02/26/2026
If you are a client with MSE Endurance Coaching, you will hear a lot about the importance of Zone 2. One of the biggest mistakes endurance athletes make is thinking that these easy workouts don’t matter.....even when they see them in Training Peaks!
Low-intensity training is actually where some of the most powerful fitness gains happen. When you consistently train at an easy, conversational effort, your body makes incredible adaptations:
• Your heart gets stronger and pumps more blood with each beat
• Blood volume increases, along with red blood cells
• More capillaries develop in your muscles to deliver oxygen
• Your muscles build more mitochondria — the tiny energy factories that power endurance
• Your aerobic engine becomes more efficient overall
All of this means you can go longer, stronger, and feel better doing it.
Another huge benefit? You become better at burning fat for fuel.
Think of this as building a bigger fuel tank. When your body can rely more on fat instead of limited glycogen stores, you’re able to go faster and farther without bonking. This is especially important for longer races like half and full Ironman — and low-intensity training is the best way to develop this ability.
But here’s something most athletes don’t think about…Endurance isn’t just physical — it’s neurological.
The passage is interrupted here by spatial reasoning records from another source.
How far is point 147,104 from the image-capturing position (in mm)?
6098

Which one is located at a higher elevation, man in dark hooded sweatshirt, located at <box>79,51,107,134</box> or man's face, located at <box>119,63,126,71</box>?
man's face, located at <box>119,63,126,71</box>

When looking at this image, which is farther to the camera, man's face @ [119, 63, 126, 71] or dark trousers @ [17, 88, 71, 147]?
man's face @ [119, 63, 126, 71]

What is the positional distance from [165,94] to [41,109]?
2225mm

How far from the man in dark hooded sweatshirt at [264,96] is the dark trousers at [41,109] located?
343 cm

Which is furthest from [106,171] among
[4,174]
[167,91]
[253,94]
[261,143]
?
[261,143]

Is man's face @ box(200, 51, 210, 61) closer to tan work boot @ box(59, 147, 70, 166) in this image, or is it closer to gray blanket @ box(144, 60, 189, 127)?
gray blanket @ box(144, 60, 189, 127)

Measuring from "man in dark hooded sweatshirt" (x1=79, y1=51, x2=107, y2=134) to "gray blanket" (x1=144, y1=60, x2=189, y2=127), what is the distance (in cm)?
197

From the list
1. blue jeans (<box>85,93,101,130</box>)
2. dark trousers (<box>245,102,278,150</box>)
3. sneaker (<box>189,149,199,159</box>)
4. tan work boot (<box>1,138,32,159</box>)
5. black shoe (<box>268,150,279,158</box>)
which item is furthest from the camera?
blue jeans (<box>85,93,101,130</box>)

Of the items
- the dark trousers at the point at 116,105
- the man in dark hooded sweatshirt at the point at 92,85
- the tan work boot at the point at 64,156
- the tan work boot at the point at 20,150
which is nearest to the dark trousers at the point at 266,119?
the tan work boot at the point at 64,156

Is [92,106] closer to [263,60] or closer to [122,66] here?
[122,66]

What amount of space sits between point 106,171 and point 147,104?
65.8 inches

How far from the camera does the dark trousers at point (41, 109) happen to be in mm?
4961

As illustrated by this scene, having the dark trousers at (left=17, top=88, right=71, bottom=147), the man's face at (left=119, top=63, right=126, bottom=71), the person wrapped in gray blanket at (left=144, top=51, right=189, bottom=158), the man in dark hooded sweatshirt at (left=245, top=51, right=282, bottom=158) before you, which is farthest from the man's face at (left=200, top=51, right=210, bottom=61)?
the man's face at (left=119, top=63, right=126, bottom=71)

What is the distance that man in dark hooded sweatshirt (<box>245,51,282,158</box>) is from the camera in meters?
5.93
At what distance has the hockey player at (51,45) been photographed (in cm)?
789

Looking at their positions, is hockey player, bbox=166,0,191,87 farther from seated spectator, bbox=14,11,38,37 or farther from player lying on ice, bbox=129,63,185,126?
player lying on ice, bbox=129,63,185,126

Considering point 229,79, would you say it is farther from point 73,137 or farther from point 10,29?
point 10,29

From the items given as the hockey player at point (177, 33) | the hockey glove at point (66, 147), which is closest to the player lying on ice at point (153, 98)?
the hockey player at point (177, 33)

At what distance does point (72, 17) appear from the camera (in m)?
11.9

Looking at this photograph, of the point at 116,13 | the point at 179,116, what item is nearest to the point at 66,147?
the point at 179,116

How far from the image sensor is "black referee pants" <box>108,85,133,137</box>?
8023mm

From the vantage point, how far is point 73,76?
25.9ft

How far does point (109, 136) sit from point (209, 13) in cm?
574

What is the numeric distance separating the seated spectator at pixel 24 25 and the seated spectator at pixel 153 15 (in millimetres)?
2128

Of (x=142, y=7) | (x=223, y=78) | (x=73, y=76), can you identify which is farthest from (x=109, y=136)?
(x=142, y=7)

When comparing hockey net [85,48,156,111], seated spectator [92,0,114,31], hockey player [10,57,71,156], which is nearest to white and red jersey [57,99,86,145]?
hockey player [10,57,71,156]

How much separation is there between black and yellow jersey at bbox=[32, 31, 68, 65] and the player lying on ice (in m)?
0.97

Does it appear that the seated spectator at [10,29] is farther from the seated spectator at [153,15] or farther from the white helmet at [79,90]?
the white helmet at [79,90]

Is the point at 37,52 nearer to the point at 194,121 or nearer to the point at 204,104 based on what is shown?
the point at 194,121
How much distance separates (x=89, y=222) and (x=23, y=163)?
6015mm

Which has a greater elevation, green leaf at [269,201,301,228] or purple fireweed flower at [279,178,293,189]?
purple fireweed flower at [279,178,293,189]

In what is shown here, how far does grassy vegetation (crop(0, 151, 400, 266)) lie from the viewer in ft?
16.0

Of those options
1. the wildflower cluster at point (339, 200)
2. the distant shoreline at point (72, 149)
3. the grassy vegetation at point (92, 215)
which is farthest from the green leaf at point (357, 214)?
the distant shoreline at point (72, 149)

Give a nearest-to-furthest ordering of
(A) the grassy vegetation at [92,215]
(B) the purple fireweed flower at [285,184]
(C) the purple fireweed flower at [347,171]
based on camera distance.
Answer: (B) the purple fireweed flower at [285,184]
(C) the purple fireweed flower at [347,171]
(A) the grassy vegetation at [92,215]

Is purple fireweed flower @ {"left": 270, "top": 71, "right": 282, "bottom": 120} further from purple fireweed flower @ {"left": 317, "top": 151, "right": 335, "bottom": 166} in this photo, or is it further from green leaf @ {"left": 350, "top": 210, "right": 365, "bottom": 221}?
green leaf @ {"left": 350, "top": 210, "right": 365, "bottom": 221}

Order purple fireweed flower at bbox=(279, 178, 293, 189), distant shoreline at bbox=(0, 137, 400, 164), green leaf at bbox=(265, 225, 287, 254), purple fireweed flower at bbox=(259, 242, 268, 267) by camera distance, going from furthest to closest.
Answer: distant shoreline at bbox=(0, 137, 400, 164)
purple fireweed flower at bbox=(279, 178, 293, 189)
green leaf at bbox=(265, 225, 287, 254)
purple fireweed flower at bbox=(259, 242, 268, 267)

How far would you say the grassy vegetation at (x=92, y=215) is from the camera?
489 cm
Your brain is the command center for your muscles, and it gets fatigued too.
At very high intensities, your muscles fatigue first.
But during long, steady, low-intensity sessions, it’s your brain that gets tired. And that matters.
Just like muscles get stronger by being stressed, your brain becomes more fatigue-resistant when it’s exposed to long periods of steady effort. Those long, easy swims, rides, and runs teach your brain how to stay focused, efficient, and resilient when the effort keeps going.
This is one of the reasons low-intensity training builds true endurance.
While these adaptations are especially important for long-course racing, they benefit athletes at every distance. A stronger aerobic system, better fuel use, and greater fatigue resistance will help you perform better and help prevent injury — whether you’re racing a sprint triathlon or an Ironman.
So the next time your workout says “easy,” don’t rush it.
These are not junk miles.
This is where true endurance is built.